» Data rows

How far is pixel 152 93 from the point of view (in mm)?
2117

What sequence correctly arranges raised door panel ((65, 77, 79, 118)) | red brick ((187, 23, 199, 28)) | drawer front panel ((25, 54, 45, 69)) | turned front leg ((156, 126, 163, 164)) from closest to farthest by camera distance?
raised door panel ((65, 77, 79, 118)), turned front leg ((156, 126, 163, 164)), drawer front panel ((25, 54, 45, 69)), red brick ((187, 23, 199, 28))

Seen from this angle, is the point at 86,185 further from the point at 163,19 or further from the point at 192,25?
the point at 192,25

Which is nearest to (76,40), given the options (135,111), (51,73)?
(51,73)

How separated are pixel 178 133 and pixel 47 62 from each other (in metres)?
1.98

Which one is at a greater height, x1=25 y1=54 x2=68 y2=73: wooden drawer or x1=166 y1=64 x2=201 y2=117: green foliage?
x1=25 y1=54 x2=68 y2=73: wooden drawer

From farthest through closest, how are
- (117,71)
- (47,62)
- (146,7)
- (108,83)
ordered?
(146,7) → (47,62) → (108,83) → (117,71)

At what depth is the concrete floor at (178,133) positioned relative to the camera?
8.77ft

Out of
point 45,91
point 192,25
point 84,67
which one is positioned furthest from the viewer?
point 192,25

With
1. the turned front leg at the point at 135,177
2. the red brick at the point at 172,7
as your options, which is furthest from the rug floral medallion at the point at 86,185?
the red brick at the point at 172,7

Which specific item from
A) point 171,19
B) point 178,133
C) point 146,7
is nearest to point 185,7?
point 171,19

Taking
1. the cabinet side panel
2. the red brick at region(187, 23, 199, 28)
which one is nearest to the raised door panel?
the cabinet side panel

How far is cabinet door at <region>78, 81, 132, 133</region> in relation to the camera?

» Exercise instructions
Can you lay out the stretch from the line containing "Seen from this" through the end of the records as a Markdown table, with columns headed Row and Line and blank lines left out?

» Result for this exercise
| Row | Line |
|---|---|
| 1 | Seen from this angle, is the point at 86,185 further from the point at 163,19 or further from the point at 192,25? |
| 2 | the point at 192,25 |
| 3 | Which is nearest to (76,40), given the options (135,111), (51,73)? |
| 4 | (51,73) |
| 5 | How separated are pixel 178 133 and pixel 47 62 from each other (in metres)? |
| 6 | 1.98 |
| 7 | Which one is at a greater height, x1=25 y1=54 x2=68 y2=73: wooden drawer or x1=166 y1=64 x2=201 y2=117: green foliage? |
| 8 | x1=25 y1=54 x2=68 y2=73: wooden drawer |
| 9 | From farthest through closest, how are |
| 10 | - (117,71) |
| 11 | - (47,62) |
| 12 | - (146,7) |
| 13 | - (108,83) |
| 14 | ordered? |
| 15 | (146,7) → (47,62) → (108,83) → (117,71) |
| 16 | At what depth is the concrete floor at (178,133) positioned relative to the camera? |
| 17 | 8.77ft |
| 18 | Out of |
| 19 | point 45,91 |
| 20 | point 192,25 |
| 21 | point 84,67 |
| 22 | which one is positioned furthest from the viewer? |
| 23 | point 192,25 |
| 24 | With |
| 25 | 1. the turned front leg at the point at 135,177 |
| 26 | 2. the red brick at the point at 172,7 |
| 27 | as your options, which is furthest from the rug floral medallion at the point at 86,185? |
| 28 | the red brick at the point at 172,7 |
| 29 | Which specific item from |
| 30 | A) point 171,19 |
| 31 | B) point 178,133 |
| 32 | C) point 146,7 |
| 33 | is nearest to point 185,7? |
| 34 | point 171,19 |
| 35 | Taking |
| 36 | 1. the cabinet side panel |
| 37 | 2. the red brick at region(187, 23, 199, 28) |
| 38 | which one is nearest to the raised door panel? |
| 39 | the cabinet side panel |
| 40 | How far is cabinet door at <region>78, 81, 132, 133</region> in relation to the camera? |